#### Prompt
Please tally every line in the listing below where the word "measured" appears, then give the number and nothing more.

☆ ☆ ☆ ☆

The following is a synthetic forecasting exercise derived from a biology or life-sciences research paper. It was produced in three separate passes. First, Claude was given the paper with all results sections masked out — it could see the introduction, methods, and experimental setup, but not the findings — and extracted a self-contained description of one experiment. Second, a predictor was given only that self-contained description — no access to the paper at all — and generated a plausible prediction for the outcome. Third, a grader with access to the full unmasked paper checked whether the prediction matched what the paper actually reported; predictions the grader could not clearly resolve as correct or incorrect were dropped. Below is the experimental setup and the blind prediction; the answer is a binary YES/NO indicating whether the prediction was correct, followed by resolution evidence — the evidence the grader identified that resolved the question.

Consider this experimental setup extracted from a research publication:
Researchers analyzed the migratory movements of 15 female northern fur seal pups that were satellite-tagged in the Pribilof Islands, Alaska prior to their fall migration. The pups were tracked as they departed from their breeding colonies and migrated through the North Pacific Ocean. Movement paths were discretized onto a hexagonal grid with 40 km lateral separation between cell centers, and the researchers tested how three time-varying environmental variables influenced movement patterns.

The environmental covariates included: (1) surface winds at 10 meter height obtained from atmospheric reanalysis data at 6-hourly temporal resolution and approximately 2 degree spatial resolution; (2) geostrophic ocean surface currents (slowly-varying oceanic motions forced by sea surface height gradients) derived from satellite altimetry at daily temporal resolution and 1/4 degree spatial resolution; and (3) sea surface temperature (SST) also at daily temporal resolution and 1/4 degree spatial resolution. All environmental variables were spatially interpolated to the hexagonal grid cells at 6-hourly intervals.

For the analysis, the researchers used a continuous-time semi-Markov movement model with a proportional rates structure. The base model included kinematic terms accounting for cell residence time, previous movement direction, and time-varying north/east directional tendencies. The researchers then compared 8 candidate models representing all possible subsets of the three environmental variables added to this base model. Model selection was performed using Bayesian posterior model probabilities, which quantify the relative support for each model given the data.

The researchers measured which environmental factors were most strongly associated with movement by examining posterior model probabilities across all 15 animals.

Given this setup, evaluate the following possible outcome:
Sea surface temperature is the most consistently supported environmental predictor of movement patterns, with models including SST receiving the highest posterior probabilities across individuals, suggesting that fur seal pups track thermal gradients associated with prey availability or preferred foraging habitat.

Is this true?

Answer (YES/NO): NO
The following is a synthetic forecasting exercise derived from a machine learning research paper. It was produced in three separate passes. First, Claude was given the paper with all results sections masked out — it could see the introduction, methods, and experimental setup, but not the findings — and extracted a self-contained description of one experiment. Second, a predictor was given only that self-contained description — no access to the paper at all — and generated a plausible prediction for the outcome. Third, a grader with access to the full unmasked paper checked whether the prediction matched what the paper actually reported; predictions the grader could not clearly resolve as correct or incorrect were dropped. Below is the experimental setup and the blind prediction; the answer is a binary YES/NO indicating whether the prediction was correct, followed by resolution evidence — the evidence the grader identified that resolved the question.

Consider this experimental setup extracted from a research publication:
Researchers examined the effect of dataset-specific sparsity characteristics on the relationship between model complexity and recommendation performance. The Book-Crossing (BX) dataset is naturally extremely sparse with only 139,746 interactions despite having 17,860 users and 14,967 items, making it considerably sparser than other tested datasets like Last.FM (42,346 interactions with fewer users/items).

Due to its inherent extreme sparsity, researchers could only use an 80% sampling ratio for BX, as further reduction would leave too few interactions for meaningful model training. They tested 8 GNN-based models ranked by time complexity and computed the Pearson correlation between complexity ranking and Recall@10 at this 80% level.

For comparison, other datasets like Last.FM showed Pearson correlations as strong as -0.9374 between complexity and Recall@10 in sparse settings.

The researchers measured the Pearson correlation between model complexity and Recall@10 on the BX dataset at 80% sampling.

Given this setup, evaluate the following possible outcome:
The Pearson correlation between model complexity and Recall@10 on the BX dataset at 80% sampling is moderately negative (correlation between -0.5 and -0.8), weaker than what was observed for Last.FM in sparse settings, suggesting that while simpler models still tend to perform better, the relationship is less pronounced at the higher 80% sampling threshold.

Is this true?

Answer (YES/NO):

☆ ☆ ☆ ☆

#### Task output
2